No matter what is your poison, or your addiction, drugs are a sense of taking ourselves out of a world we no longer what to live or feel for a few hours. 

I remember the first night I smoked. I had just got dumped. While I was on acid ( regrets the whole trying acid thing ) I was with a few friends and they all were begging me to smoke. I decided why the hell not what did I have to lose and I probably wouldn't even like it. 

I didn't like it, I also wasn't doing it right ( how was I not doing it right, well thats a whole other story. )

Smoking took me out of my world, I went from being stressed and always overthinking being high strung.
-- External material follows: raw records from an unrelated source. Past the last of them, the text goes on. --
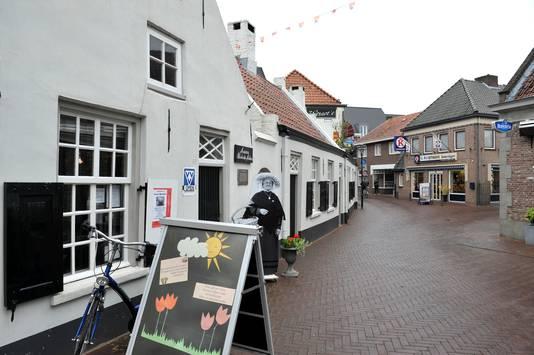 De VVV-winkel van Sint-Oedenrode is gevestigd in het Sint-Paulusgastgebouw.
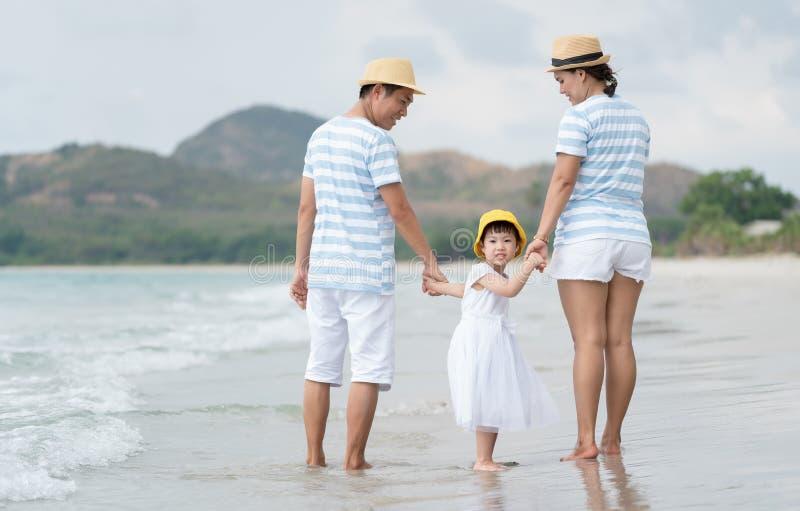 Szczęśliwa rodzina azjatycka na plaży zdjęcie stock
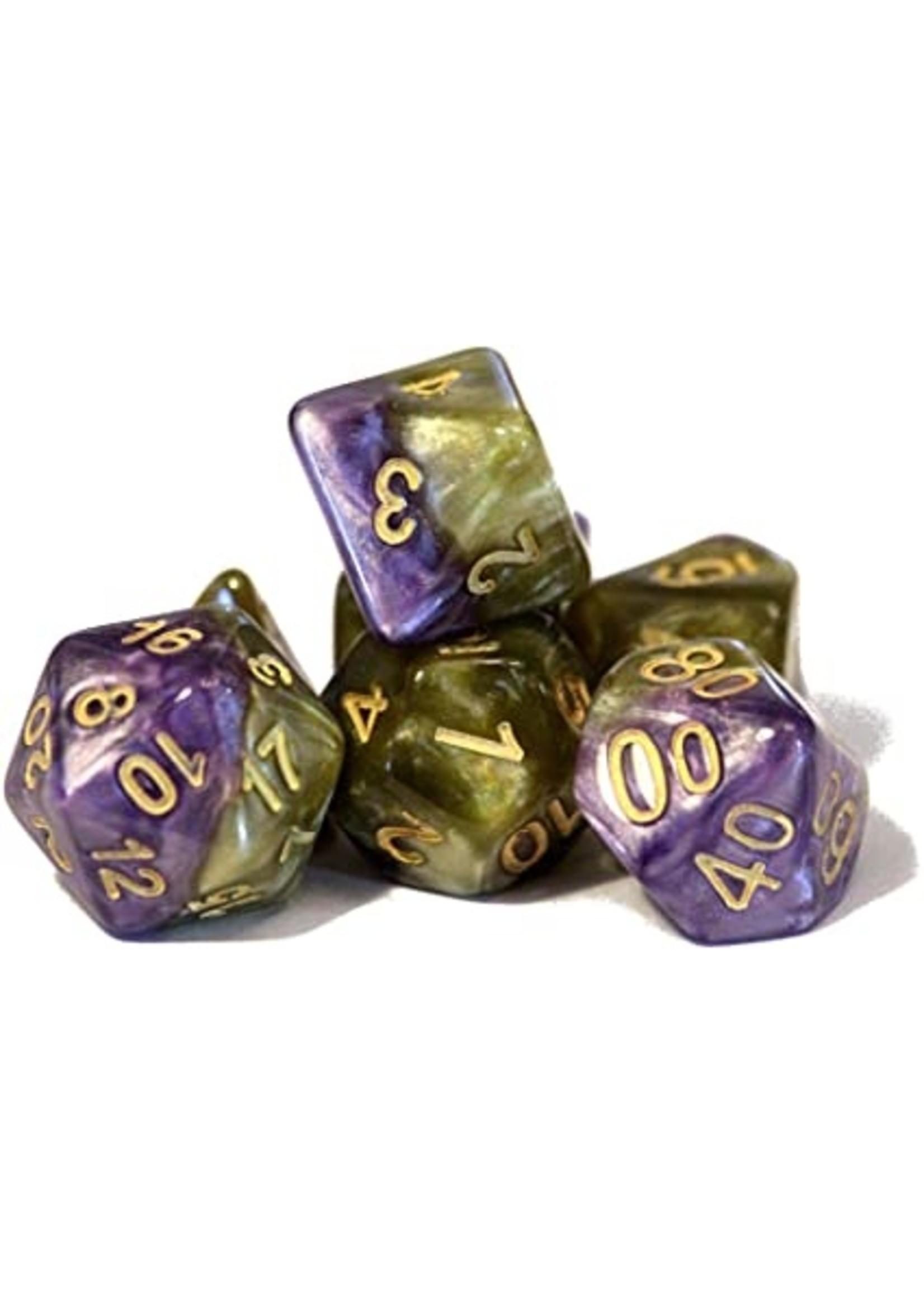 Halfsies Dice: Queen`s Dice -  (7 Polyhedral Dice Set)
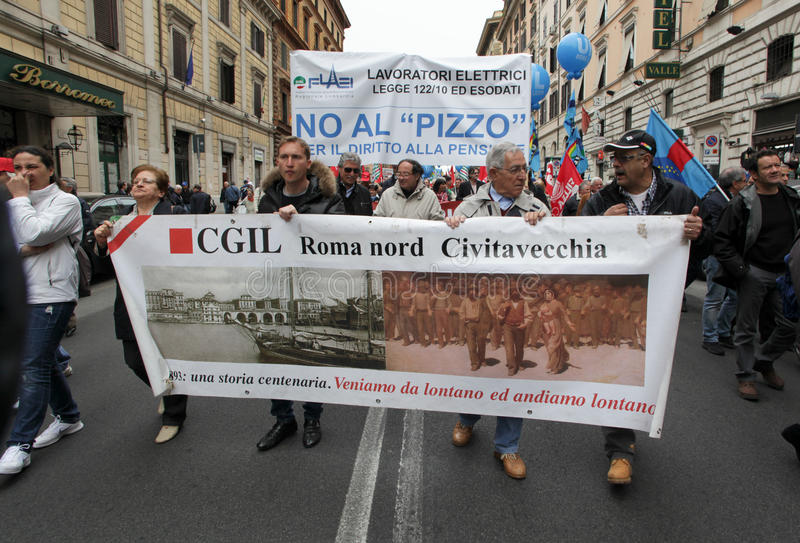 I sindacati italiani dimostrano a Roma immagini stock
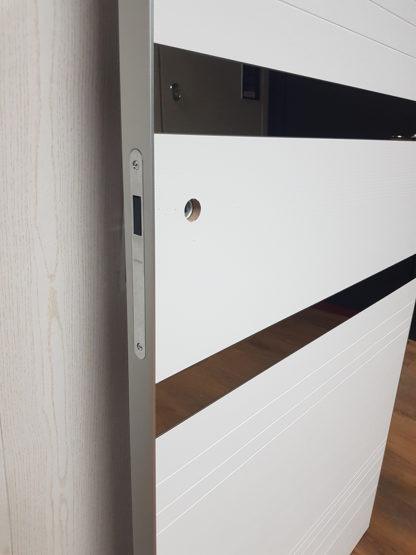 Межкомнатная дверь Александровские двери Alum 13 Вельвет белый горизонт с зеркалом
Smoking made me feel like I had control, like I finally could see everything around me clearer. 

When I first tried smoking I thought it was going to be something like drinking and that I was going to become like addicted or something of the sorts.
It was a way different experience than drinking and it actually help me stop drinking. I didn't need to smoke everyday. Or even ever week. It wasn't like when I developed a problem with alcohol where I needed to get completely wasted every time I got a chance. 

With smoking I didn't wake up with a pounding hangover and lose function for that whole day. I was still me, except way less stress. 

I honestly can not wait for the day it becomes legal.
It has helped me so much with my depression, anxiety, and insomniac that any prescribed medicine as ever helped me.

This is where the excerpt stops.